**Provided passage:**
———
2 Psychoanalytic Clinic, Columbia-Presbyterian Medical Center, N. Y.; Dept. of Psychiatry, Roosevelt Hospital, N. Y.
A new test is described in which the individual is instructed, "Draw the inside of the body, including all the organs."
Results reported were based on drawings obtained from group testing 100 Naval Academy candidates, 150 patients from psychiatric, medical, and surgical wards of a naval hospital, and 22 New York City sixth-grade students. All but the sixth-graders were limited as to time.
Generally, drawings were anterior views which represented several anatomical systems, with an average of 6 to 9 labels. The heart was the most popular organ, and the cardiovascular and gastrointestinal systems were the most frequently represented systems.
In the drawings certain body parts were omitted with notable frequency. On the other hand, some systems received prominent emphasis, especially in the depiction of a single anatomical system.
———
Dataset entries
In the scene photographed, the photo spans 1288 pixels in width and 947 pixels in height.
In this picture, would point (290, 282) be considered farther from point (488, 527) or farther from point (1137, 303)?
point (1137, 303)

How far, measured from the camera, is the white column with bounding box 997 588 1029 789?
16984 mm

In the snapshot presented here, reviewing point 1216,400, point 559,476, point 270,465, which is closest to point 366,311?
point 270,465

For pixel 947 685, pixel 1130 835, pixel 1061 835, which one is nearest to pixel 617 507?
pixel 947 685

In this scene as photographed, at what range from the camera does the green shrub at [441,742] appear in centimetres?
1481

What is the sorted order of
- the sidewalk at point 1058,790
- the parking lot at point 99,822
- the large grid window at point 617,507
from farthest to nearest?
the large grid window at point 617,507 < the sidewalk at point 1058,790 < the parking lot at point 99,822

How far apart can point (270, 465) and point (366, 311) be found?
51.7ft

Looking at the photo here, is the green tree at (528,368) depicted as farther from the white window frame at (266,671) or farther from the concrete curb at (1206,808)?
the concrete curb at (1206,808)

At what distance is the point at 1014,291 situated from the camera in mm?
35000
———
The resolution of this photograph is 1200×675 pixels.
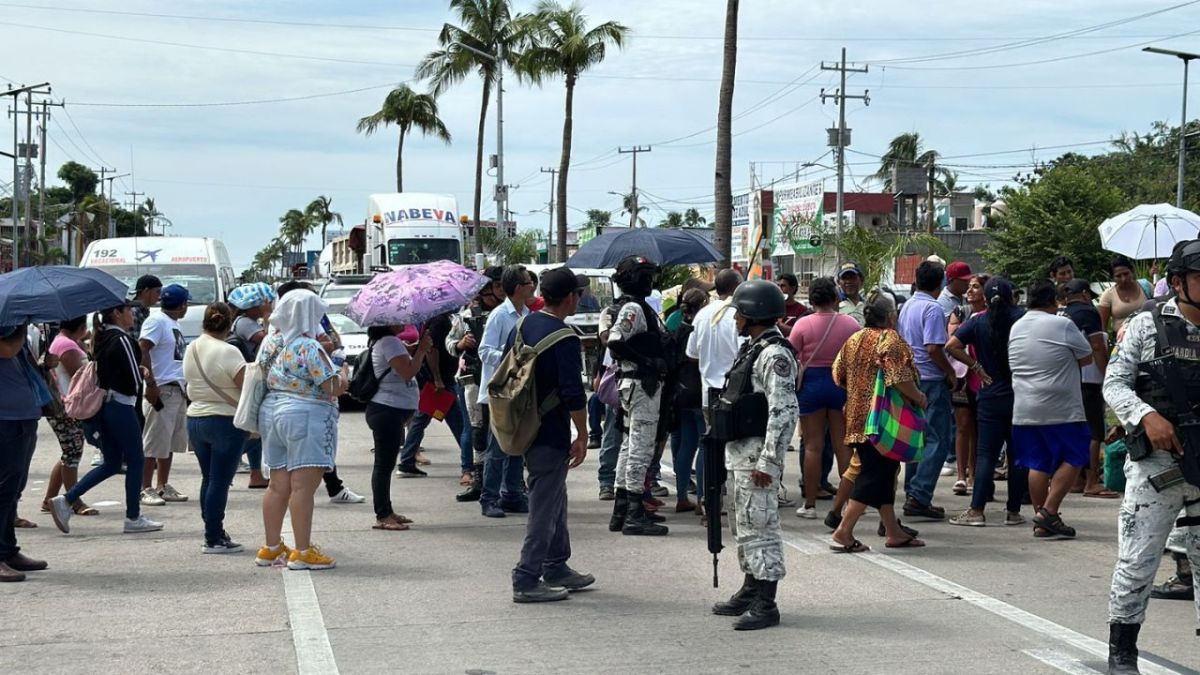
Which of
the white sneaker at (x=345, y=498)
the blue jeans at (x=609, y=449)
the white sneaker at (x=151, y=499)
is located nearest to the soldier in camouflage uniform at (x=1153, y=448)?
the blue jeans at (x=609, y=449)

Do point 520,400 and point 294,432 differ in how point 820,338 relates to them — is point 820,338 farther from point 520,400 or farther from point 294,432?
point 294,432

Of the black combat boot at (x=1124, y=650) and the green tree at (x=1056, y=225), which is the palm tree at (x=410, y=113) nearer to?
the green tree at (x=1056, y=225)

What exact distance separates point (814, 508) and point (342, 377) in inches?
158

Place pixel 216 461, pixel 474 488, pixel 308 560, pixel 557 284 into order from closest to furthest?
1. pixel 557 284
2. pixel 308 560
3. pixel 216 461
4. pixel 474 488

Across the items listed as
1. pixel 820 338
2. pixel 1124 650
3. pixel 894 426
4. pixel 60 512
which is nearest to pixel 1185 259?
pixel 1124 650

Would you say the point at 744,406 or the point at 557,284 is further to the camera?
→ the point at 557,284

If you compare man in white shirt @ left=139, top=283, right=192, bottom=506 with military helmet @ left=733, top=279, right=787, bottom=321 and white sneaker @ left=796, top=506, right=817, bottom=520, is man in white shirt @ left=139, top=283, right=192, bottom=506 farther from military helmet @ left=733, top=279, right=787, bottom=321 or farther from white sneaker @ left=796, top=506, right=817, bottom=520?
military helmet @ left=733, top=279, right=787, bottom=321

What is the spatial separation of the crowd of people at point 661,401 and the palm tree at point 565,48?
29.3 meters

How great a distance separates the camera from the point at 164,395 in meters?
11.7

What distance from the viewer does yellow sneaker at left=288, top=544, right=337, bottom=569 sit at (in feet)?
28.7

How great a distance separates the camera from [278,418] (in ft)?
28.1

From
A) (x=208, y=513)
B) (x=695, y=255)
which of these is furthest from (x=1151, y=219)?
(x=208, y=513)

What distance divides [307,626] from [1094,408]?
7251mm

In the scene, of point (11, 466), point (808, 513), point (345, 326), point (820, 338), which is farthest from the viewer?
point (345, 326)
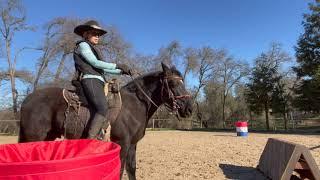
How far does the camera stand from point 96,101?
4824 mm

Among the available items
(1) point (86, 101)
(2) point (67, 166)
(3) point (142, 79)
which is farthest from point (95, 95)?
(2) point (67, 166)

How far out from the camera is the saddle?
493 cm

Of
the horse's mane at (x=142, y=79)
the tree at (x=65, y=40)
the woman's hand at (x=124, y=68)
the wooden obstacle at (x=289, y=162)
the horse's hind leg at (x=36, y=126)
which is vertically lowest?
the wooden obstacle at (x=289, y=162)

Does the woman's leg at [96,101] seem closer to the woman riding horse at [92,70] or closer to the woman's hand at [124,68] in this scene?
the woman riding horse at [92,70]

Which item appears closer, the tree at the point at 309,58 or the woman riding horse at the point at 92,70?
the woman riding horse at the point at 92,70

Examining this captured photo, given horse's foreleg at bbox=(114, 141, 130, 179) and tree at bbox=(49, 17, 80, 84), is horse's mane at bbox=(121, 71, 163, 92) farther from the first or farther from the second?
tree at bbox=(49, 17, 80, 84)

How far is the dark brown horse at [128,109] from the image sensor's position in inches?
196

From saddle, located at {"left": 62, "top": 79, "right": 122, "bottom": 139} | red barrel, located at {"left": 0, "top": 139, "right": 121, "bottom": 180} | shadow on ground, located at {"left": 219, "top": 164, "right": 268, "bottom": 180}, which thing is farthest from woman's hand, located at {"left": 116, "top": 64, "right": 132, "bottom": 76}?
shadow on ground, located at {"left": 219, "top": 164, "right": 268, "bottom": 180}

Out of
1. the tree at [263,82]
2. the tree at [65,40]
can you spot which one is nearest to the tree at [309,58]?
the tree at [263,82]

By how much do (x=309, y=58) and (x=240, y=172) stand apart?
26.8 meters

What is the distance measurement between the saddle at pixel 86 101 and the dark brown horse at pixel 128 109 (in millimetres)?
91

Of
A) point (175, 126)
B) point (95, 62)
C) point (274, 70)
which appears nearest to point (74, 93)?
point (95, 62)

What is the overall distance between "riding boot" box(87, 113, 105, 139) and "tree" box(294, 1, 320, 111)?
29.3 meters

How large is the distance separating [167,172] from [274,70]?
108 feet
———
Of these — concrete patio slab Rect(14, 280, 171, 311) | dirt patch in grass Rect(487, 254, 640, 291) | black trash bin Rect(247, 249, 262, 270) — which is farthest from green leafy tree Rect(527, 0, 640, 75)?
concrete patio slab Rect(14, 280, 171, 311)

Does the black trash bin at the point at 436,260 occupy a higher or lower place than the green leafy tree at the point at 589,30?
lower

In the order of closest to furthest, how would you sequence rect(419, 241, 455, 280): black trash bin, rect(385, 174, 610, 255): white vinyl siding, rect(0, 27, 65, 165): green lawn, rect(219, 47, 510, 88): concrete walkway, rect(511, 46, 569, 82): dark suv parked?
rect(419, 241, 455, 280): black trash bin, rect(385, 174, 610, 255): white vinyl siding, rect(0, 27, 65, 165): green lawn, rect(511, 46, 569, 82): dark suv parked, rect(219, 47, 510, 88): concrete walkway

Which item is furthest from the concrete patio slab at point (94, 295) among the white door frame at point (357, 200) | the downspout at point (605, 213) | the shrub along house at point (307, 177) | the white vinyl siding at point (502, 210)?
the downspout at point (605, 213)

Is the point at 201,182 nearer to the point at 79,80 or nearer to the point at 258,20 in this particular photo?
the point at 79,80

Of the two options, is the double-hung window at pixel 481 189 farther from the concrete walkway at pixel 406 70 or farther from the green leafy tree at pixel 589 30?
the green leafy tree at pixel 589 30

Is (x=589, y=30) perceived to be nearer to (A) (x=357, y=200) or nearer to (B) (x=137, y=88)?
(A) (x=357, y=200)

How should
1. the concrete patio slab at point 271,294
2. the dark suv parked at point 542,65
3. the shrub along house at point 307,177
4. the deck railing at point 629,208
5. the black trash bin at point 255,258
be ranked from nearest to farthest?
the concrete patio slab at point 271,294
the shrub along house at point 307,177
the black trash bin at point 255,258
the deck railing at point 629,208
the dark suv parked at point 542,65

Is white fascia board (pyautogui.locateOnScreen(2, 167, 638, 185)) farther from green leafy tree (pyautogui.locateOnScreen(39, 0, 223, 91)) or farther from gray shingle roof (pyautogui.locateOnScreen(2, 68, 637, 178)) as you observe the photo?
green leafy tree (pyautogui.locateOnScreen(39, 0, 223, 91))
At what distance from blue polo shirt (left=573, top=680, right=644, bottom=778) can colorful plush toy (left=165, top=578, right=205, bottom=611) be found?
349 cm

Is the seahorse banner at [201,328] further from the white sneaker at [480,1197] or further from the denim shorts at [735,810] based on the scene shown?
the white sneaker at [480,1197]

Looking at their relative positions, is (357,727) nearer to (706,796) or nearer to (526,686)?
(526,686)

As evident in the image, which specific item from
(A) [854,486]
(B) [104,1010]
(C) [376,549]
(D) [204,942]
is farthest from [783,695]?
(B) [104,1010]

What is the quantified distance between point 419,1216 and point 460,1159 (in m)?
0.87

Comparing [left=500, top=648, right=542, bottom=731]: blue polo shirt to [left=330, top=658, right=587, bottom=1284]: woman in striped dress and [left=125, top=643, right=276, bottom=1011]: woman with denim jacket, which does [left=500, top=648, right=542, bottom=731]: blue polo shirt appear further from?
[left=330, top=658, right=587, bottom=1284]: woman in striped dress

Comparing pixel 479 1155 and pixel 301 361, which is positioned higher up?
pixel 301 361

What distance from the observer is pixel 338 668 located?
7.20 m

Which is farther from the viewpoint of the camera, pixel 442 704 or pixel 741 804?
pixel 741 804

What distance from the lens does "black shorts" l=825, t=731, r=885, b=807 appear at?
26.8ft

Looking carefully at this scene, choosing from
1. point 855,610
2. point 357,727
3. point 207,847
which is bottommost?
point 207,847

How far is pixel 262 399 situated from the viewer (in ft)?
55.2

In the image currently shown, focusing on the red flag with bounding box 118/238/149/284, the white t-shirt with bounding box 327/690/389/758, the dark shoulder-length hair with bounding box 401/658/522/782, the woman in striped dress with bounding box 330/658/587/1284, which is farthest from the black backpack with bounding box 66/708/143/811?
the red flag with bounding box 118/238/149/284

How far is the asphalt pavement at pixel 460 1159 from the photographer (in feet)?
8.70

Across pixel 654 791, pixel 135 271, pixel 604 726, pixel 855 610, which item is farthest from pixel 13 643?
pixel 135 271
———
**Things to do:**
a: Please duplicate the passage on the body-drawing test word for word, starting with "2 Psychoanalytic Clinic, Columbia-Presbyterian" and going on through "frequently represented systems.".
b: Go on with the passage on the body-drawing test from where it stops.

**Results in order:**
a:
2 Psychoanalytic Clinic, Columbia-Presbyterian Medical Center, N. Y.; Dept. of Psychiatry, Roosevelt Hospital, N. Y.
A new test is described in which the individual is instructed, "Draw the inside of the body, including all the organs."
Results reported were based on drawings obtained from group testing 100 Naval Academy candidates, 150 patients from psychiatric, medical, and surgical wards of a naval hospital, and 22 New York City sixth-grade students. All but the sixth-graders were limited as to time.
Generally, drawings were anterior views which represented several anatomical systems, with an average of 6 to 9 labels. The heart was the most popular organ, and the cardiovascular and gastrointestinal systems were the most frequently represented systems.

b:
Drawings of children differed somewhat from those of adults. Most of these sixth-graders gave skeletomuscular responses, but all omitted genitals, whereas the adults gave far fewer skeletomuscular responses but represented the reproductive organs with some frequency.
The quality of a drawing afforded some useful indications of personality and psychopathology.
Further study will be made of the possible use of the test in psychiatric screening and in the investigation of psychosomatic problems, especially the possible implications of differences in system emphasis.